[RECORDS FOR THIS TASK — start]

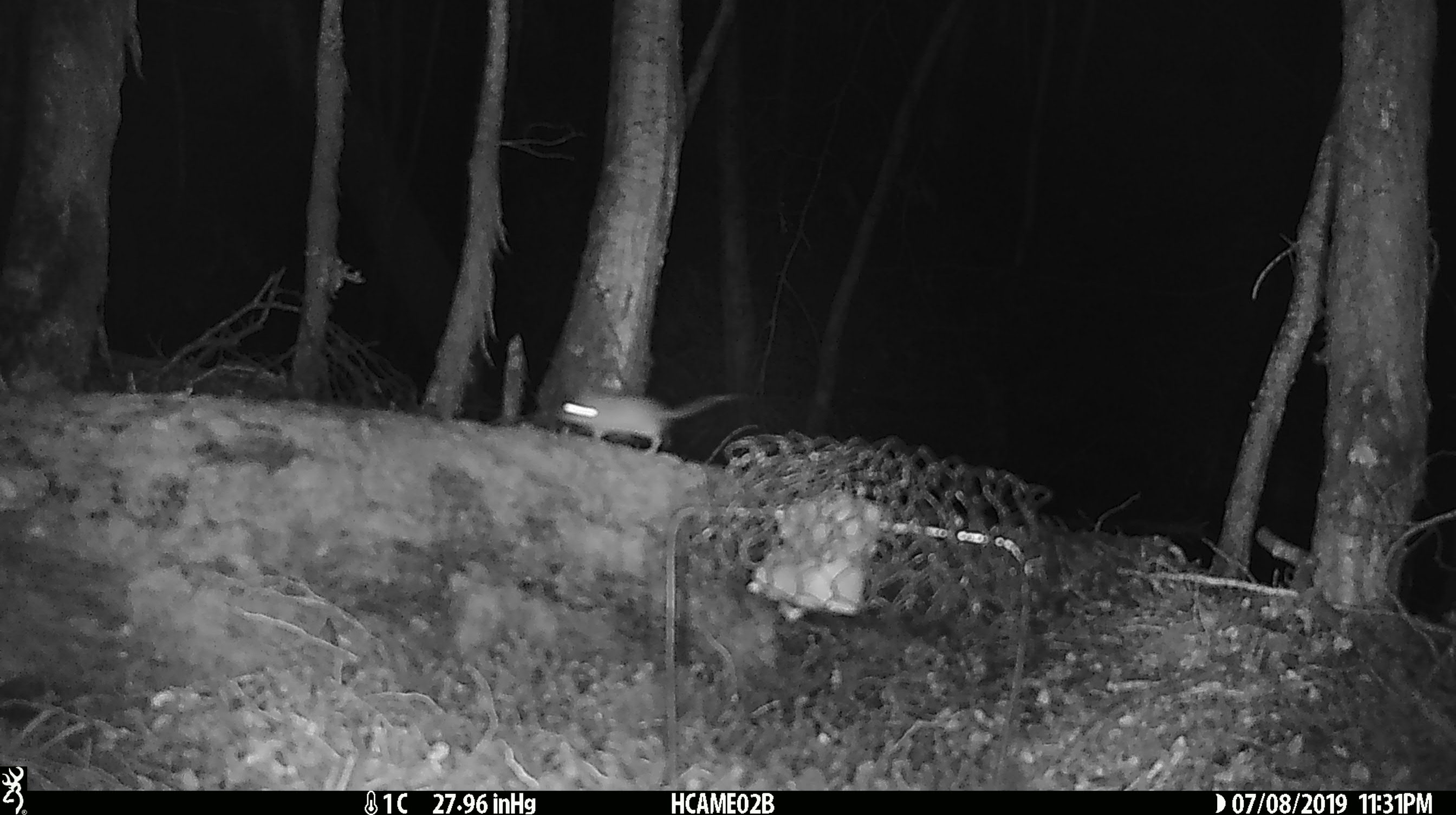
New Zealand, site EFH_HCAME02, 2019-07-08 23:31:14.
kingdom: Animalia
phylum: Chordata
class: Mammalia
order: Rodentia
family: Muridae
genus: Mus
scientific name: Mus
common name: mouse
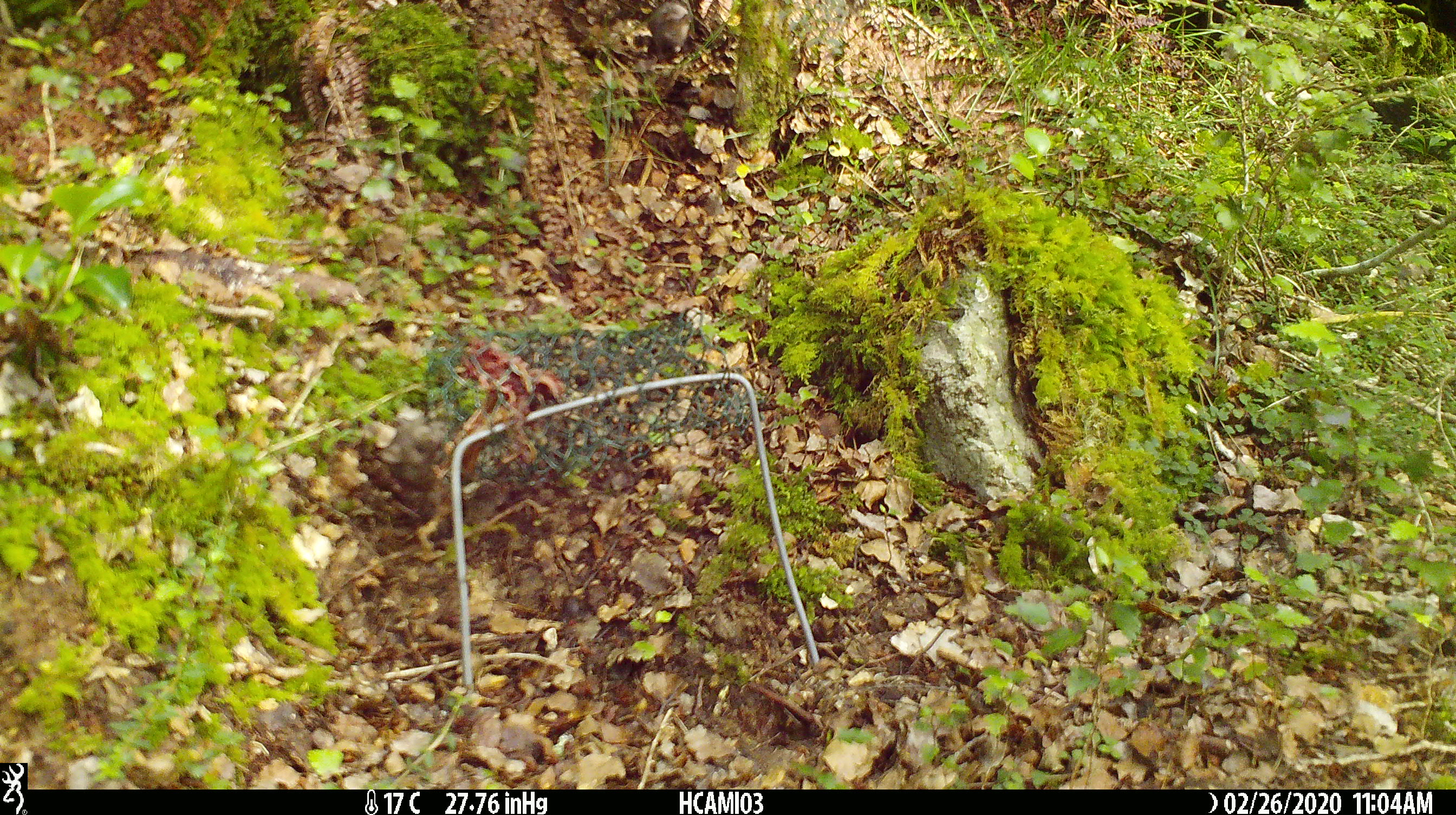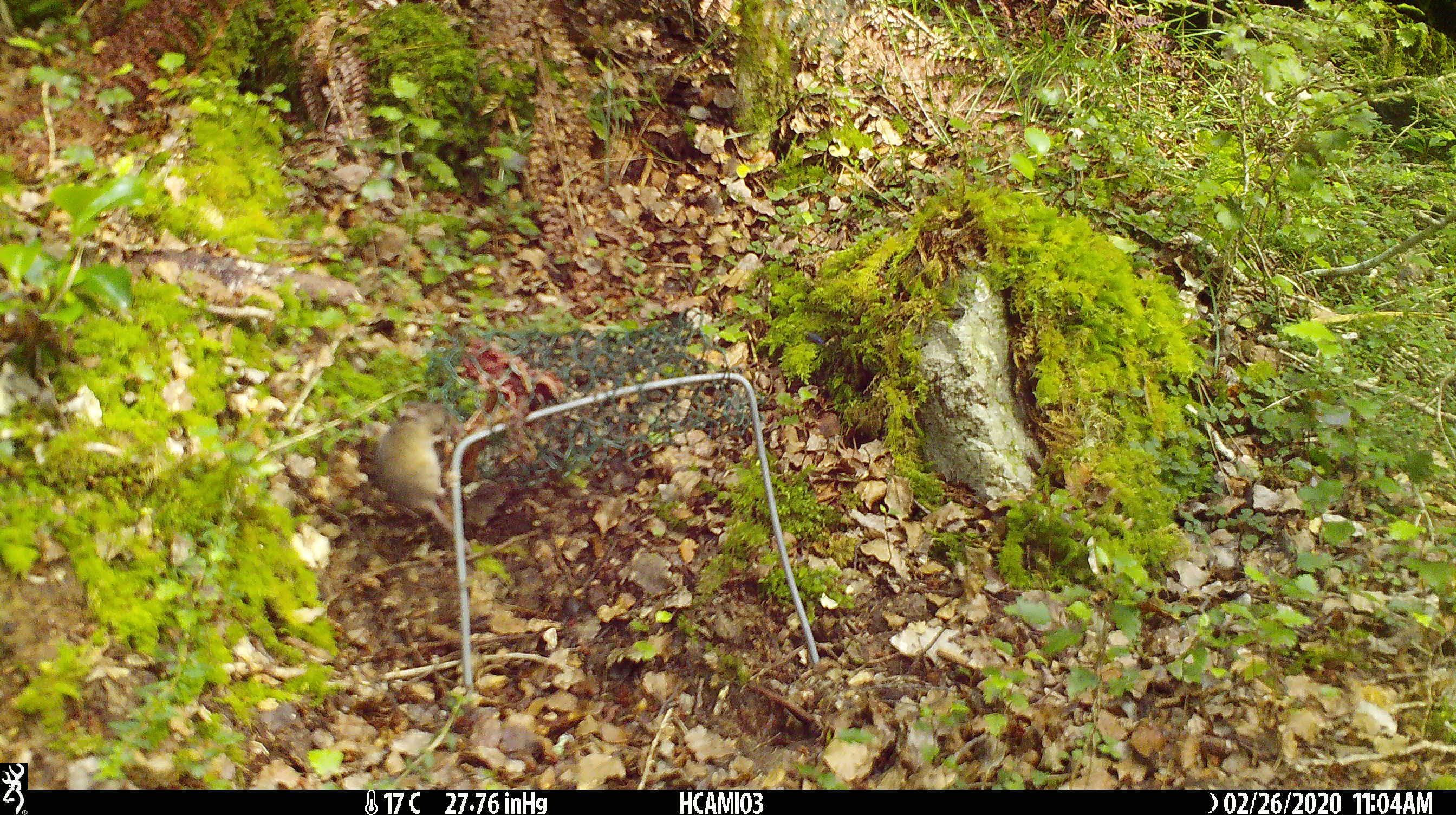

[RECORDS FOR THIS TASK — finish]

• REQUIRED WORK:
Omitting the images, output each record precisely as written.

• ANSWER FOR THE TASK:
New Zealand, site EFH_HCAME02, 2019-07-08 23:31:14.
kingdom: Animalia
phylum: Chordata
class: Mammalia
order: Rodentia
family: Muridae
genus: Mus
scientific name: Mus
common name: mouse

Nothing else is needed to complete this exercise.